Therapy has gone well. I have not had to get on any anti-depressants. I have started talking about grief vs guilt vs trying to avoid emotions. The last couple of sessions have been mostly about self-identifying behaviors, but it is obviously winding down. I have a couple of more sessions scheduled, and then probably a couple of more sessions past that, but I think that will be it. I've fixed a lot about myself this past few months, mostly in the sense that I have done quite a few personal inventories where I have at least acknowledge bad habits and built up a few good ones in their place.
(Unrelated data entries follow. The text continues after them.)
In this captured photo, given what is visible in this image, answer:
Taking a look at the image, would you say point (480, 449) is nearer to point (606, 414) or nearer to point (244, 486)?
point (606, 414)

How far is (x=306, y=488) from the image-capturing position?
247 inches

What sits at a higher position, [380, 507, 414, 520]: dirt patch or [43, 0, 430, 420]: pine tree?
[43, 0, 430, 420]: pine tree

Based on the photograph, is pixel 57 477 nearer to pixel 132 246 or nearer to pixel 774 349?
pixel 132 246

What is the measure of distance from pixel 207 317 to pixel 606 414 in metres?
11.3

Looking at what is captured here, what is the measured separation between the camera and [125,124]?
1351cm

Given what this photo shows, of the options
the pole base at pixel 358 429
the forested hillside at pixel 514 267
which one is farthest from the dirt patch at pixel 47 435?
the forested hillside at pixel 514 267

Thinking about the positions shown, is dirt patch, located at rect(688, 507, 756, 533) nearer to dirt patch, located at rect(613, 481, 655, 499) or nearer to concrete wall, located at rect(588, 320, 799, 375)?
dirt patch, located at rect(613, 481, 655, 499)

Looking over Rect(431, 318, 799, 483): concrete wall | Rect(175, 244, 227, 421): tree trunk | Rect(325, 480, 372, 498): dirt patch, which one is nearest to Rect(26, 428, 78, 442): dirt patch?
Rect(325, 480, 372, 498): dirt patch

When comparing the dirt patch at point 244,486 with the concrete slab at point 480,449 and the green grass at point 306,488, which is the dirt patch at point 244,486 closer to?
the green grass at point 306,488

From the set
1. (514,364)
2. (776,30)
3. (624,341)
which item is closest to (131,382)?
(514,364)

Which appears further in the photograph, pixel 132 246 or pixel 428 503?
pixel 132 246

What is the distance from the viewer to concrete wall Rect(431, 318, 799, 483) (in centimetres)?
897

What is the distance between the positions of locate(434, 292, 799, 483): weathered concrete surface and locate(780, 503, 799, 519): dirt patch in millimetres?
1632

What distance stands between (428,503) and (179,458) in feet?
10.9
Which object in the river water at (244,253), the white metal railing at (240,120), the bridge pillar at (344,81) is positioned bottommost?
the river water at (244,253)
I will not pretend like I am magically fixed for the duration, but I have a much better vocabulary for dealing with things.

Since my manic weeks followed by exhausted weeks, though, a lot of things have derailed. I have not read very much. I have not watched many movies. I have not played many games. I have had a few projects in the fire, but the heat has not gotten very loud. One of the sadder losses was that the writings I had worked pretty hard to get ready to go took a backseat to just trying to feel ok about the day. All of these things I need to work better at getting back. I lost enough weight that people began to notice. I need to take advantage of this and keep up some of the healthier habits while not doing it for the wrong reason.

My brain rewiring about that time is partially why the year is so fuzzy, why time has dilated for me, days have become weeks. Weeks have become months. Months have become...some indefinite period of time longer than a month. It is not all bad. When people tell me things like, "The year has just flown by!," I get to experience time at a slower rate than most. As a person in my late 30s, when years tend to rush together, it has actually been nice to just experience one, experience it fully, even if it was not the best year of my life.

In this light, my resolutions are simple. I had none for 2015. I had only a few scant ones for 2014. I had way too many for 2013. I'd like to start with basics. Here you go...

Goodbye 2015. You were an arbitrary measurement of time that began ok, went poorly, but ended ok. I doubt I'll forget you, but you made me better.